My first close encounter with my own mortality occurred when I was 19, on my first ship in the Navy. I was just about two thirds of the way through a six month tour on the USS Stribling, DD-867. The Strib was an old gearing class Destroyer, a vintage WWII leftover. You could tell she had once been a proud ship, but her better days were well behind her by the time I made her acquaintance.

She had just returned from an extended cruise when I boarded her the previous November. I can’t remember if they’d been to the Mediterranean, the Red Sea, or both. I heard a lot of sea stories, that’s for sure. I also kept hearing we were going to be heading back out to sea in a few weeks, but that cruise never happened, during the six months I was aboard. It was very frustrating. The only place we ever sailed was up the St.

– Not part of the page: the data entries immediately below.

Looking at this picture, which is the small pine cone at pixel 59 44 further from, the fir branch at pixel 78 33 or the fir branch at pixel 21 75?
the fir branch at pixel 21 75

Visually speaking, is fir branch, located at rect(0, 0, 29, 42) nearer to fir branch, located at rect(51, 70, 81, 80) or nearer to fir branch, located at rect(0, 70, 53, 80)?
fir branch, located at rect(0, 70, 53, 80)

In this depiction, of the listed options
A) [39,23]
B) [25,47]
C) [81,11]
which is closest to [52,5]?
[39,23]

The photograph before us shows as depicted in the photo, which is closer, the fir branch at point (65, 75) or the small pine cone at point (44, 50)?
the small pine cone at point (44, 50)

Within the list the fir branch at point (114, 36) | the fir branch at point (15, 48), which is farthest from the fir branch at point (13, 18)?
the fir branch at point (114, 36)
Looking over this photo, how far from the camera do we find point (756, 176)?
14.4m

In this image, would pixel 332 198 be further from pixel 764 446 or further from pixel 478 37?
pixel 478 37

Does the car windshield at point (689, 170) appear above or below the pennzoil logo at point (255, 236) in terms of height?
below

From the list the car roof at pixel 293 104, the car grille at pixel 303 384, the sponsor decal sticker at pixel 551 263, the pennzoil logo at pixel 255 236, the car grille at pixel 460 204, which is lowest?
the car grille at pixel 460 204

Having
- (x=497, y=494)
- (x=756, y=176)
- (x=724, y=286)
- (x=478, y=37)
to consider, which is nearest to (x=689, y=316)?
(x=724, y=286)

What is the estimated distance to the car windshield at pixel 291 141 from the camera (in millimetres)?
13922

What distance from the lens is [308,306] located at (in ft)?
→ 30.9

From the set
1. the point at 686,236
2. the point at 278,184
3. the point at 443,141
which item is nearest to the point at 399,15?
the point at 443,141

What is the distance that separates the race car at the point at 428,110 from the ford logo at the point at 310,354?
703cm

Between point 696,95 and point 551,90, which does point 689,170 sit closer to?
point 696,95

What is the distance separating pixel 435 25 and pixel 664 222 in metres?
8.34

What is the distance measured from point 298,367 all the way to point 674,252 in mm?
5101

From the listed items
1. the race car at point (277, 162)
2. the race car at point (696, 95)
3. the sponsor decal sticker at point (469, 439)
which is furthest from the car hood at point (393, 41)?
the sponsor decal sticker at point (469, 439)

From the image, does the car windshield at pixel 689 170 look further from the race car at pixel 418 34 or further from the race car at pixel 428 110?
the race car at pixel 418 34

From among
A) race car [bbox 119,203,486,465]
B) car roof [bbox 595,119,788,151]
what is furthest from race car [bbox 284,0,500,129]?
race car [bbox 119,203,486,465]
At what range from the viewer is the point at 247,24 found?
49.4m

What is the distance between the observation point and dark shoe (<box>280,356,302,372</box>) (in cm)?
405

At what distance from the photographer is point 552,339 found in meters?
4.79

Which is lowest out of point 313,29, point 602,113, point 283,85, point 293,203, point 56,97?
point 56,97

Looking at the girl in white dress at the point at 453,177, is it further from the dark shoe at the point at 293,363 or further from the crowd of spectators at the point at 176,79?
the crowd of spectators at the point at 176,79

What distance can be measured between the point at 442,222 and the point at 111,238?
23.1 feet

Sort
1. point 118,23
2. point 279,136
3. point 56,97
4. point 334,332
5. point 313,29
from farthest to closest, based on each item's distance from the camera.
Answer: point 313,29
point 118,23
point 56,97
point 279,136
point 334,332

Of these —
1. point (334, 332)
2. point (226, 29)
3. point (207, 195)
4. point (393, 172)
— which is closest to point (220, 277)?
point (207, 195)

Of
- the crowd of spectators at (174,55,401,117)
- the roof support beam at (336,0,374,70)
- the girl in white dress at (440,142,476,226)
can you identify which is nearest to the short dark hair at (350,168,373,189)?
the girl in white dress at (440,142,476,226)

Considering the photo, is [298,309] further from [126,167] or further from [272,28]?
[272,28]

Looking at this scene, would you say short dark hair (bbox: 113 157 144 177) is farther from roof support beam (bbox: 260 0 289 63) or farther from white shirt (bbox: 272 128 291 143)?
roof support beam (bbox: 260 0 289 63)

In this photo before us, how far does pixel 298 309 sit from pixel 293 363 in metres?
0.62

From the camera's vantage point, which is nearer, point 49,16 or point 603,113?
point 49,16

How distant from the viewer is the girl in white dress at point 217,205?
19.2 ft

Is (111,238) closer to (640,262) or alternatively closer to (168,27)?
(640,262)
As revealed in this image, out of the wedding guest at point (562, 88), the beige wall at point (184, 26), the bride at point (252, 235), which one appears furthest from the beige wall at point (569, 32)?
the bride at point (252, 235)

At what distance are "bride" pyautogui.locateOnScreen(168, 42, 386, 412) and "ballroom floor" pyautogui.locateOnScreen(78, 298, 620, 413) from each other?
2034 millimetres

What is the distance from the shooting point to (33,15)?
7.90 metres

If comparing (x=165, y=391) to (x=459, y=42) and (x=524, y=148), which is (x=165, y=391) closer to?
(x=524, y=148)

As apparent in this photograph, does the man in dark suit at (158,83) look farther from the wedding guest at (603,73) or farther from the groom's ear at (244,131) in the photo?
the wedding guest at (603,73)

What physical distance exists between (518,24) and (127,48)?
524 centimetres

John River to the Jacksonville shipyard’s dry dock, where they performed some repairs to the hull.

My close encounter happened in early March of 1974. By then, I was just counting the time until I got off that old Tin Can. I hadn’t exactly won many friends, nor influenced my shipmates. It seemed that trouble followed me from the day I boarded the Strib, until the day I just barely made it off her. They were my darkest sailor days, despite being ported in the Sunshine State.

Unbeknownst to me at the time, I was engaged in a battle of my own that I could never win. I had enjoyed my first five months in the Navy, especially the three months since I got out of Boot Camp. I’d spent most of my time at Machinist’s Mate A School in Great Lakes, Illinois, either drunk, high, both, or hungover. I’d still managed to pass the school — it really wasn’t that difficult — then I’d spent my entire three weeks of leave between the end of A School and reporting to my ship, so drunk I had no recall of five days in the middle of it. I literally lost five days in there.

I would later discover, to my horror, that I’d gotten engaged during that “blackout”. What?!?! It was crazy. By the end of that leave, I reported to the Strib right at the start of one of the worst hangovers I’d ever know. It was bad. With it came a terrible depression, which was my state of mind when I arrived on that ship.

Oh, I should also mention, I was just a tad arrogant, and had a way of pissing people off without even trying. Being from Pittsburgh, where I’d spent my first 17 years, then had lived a year in Connecticut before I joined the navy, I had never been south of Virginia Beach before. I’d had no interaction with southern culture in my life. I was about to get a crash course in it.

There weren’t many guys on that ship from north of the Mason-Dixon line when I was on her. Between my drunken arrogance, my “Yankee”-ness, and my being a “Nuke Puke”, I had three strikes against me from the jump. It all went downhill from there.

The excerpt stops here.